WORK INSTRUCTION: Give a verbatim repeat of the lines that run from the line containing "United States, site archbold_FL-01." to the end of the data below.

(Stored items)
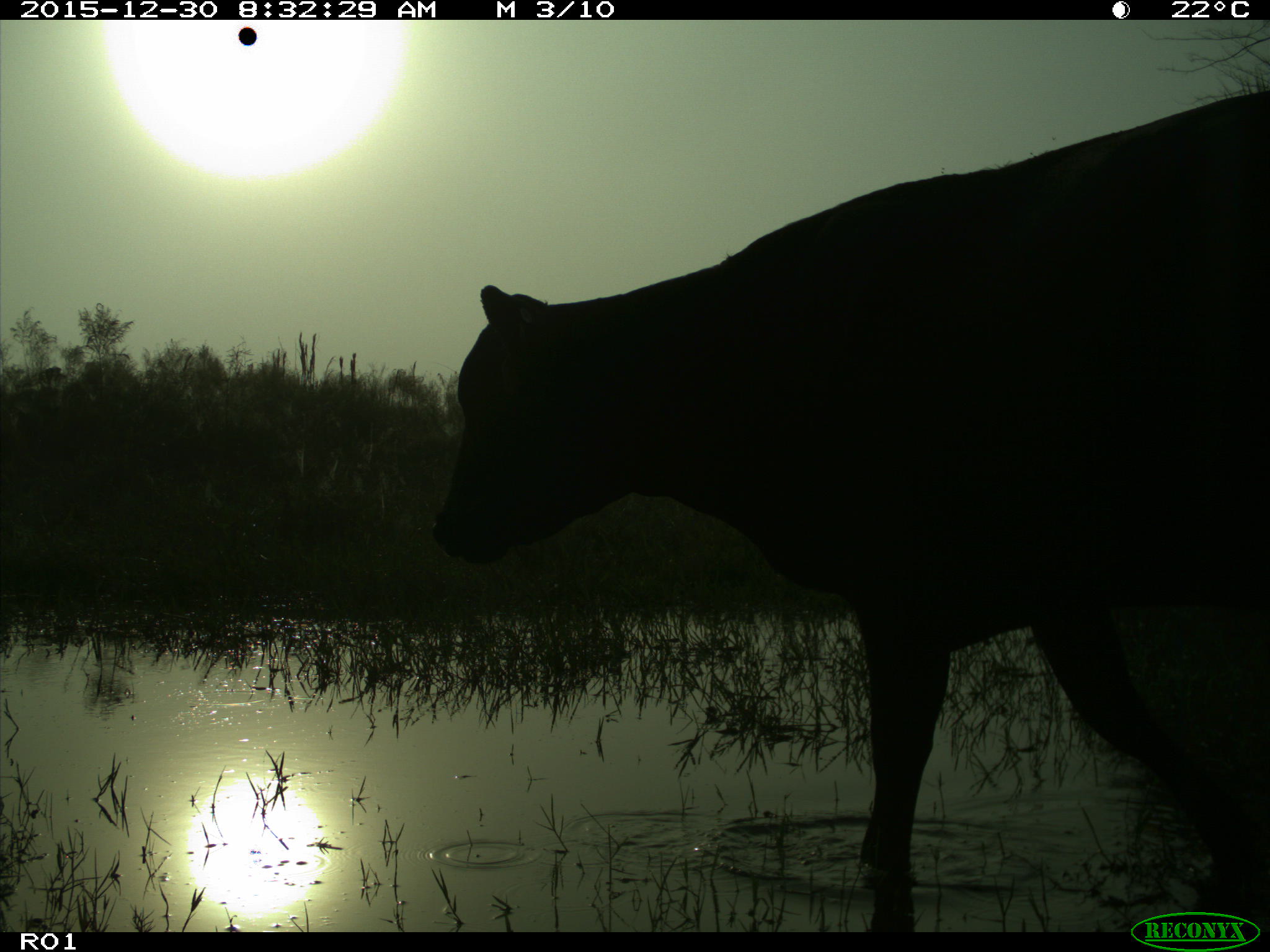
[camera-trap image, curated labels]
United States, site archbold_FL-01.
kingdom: Animalia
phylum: Chordata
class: Mammalia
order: Artiodactyla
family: Bovidae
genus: Bos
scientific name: Bos taurus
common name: domestic cow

WRITTEN ANSWER:
United States, site archbold_FL-01.
kingdom: Animalia
phylum: Chordata
class: Mammalia
order: Artiodactyla
family: Bovidae
genus: Bos
scientific name: Bos taurus
common name: domestic cow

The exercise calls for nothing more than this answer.